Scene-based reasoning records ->
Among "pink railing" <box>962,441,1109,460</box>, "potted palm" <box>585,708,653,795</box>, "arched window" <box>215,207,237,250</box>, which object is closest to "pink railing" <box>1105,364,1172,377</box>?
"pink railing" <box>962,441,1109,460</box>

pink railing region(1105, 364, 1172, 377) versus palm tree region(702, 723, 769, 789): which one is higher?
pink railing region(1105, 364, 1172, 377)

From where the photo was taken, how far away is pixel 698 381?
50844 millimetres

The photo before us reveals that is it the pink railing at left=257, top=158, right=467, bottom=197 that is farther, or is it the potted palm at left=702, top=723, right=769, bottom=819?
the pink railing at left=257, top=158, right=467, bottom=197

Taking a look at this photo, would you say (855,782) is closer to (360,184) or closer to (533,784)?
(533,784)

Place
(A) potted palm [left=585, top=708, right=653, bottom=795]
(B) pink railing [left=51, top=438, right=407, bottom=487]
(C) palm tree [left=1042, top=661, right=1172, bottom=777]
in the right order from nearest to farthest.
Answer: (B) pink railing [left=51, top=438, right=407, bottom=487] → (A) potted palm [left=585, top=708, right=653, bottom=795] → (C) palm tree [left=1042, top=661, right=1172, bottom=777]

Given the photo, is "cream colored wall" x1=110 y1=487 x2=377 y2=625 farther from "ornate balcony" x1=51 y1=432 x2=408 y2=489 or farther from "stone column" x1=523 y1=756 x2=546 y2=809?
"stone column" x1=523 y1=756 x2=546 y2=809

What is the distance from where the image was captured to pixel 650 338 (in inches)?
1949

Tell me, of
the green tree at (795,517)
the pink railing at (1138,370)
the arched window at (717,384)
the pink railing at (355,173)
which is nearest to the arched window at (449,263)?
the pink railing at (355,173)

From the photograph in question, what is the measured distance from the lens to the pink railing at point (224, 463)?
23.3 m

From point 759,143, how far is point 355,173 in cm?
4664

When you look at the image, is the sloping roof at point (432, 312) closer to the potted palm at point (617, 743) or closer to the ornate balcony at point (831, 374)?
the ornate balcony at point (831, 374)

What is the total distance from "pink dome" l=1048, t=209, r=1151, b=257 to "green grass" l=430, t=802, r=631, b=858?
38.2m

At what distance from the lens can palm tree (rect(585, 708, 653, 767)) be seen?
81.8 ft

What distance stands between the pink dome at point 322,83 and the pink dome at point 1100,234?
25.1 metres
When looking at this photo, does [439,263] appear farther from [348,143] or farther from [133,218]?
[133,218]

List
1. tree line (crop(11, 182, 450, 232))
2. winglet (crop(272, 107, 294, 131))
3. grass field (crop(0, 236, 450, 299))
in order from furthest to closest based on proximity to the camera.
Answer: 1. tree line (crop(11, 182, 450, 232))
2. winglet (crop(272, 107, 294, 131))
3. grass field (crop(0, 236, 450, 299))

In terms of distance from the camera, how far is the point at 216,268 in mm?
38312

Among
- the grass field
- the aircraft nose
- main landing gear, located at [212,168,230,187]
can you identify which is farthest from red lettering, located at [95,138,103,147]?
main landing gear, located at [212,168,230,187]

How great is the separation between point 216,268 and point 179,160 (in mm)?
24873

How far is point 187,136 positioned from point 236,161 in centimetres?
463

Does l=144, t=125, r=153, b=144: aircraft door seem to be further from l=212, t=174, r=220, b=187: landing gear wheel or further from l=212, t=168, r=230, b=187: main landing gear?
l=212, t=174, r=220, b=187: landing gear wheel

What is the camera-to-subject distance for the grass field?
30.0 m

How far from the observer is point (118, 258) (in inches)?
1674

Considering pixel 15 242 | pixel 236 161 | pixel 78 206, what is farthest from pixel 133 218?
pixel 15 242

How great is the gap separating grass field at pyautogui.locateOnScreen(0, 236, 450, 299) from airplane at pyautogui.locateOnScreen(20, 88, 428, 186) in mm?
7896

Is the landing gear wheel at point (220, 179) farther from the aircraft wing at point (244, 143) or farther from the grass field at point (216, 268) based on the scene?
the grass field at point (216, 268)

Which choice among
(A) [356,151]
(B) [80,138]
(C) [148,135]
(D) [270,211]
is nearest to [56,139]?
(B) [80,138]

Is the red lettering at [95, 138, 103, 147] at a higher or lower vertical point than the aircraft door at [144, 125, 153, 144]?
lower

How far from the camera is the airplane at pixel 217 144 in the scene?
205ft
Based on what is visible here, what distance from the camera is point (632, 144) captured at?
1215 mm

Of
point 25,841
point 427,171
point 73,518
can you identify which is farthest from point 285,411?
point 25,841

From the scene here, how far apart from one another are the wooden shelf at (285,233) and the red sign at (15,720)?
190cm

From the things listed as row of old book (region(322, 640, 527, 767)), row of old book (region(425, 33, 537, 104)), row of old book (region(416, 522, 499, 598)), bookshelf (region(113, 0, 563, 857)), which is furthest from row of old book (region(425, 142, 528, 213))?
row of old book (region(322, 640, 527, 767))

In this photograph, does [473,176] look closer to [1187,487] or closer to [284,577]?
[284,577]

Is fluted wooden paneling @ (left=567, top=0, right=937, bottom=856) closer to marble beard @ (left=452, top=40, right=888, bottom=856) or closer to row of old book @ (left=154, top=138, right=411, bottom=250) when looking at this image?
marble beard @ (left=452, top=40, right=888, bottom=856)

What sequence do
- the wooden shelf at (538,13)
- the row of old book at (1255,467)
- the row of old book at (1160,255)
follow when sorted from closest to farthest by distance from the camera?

Instruction -> Output an exact copy of the lines beginning at the one that holds "How great is the gap" and running through the final line of the records.

Output for this exercise ->
How great is the gap separating grass field at pyautogui.locateOnScreen(0, 236, 450, 299) from airplane at pyautogui.locateOnScreen(20, 88, 428, 186) in mm?
7896

Is the landing gear wheel at point (220, 179) farther from the aircraft wing at point (244, 143) or farther from the grass field at point (216, 268) based on the scene?
the grass field at point (216, 268)

Which choice among
(A) [356,151]
(B) [80,138]
(C) [148,135]
(D) [270,211]
is nearest to [56,139]?
(B) [80,138]

Is the red lettering at [95, 138, 103, 147] at a higher or lower vertical point than the aircraft door at [144, 125, 153, 144]?
lower

How far from the camera is the airplane at pixel 217 144 in the scene?
205ft
Based on what is visible here, what distance from the camera is point (632, 144) captured at?
1215 mm

Of
point 25,841
point 427,171
point 73,518
can you identify which is farthest from point 285,411?
point 25,841

From the scene here, how far apart from one another are the wooden shelf at (285,233) and the red sign at (15,720)?
190cm

From the things listed as row of old book (region(322, 640, 527, 767)), row of old book (region(425, 33, 537, 104)), row of old book (region(416, 522, 499, 598)), bookshelf (region(113, 0, 563, 857)), which is furthest from row of old book (region(425, 142, 528, 213))?
row of old book (region(322, 640, 527, 767))

In this photograph, does [473,176] look closer to [1187,487] or closer to [284,577]?
[284,577]

Is fluted wooden paneling @ (left=567, top=0, right=937, bottom=856) closer to marble beard @ (left=452, top=40, right=888, bottom=856) or closer to row of old book @ (left=154, top=138, right=411, bottom=250) when looking at this image?
marble beard @ (left=452, top=40, right=888, bottom=856)

What sequence do
- the wooden shelf at (538,13)
- the row of old book at (1255,467)
- the row of old book at (1160,255)
follow when sorted from closest to farthest by distance from the camera?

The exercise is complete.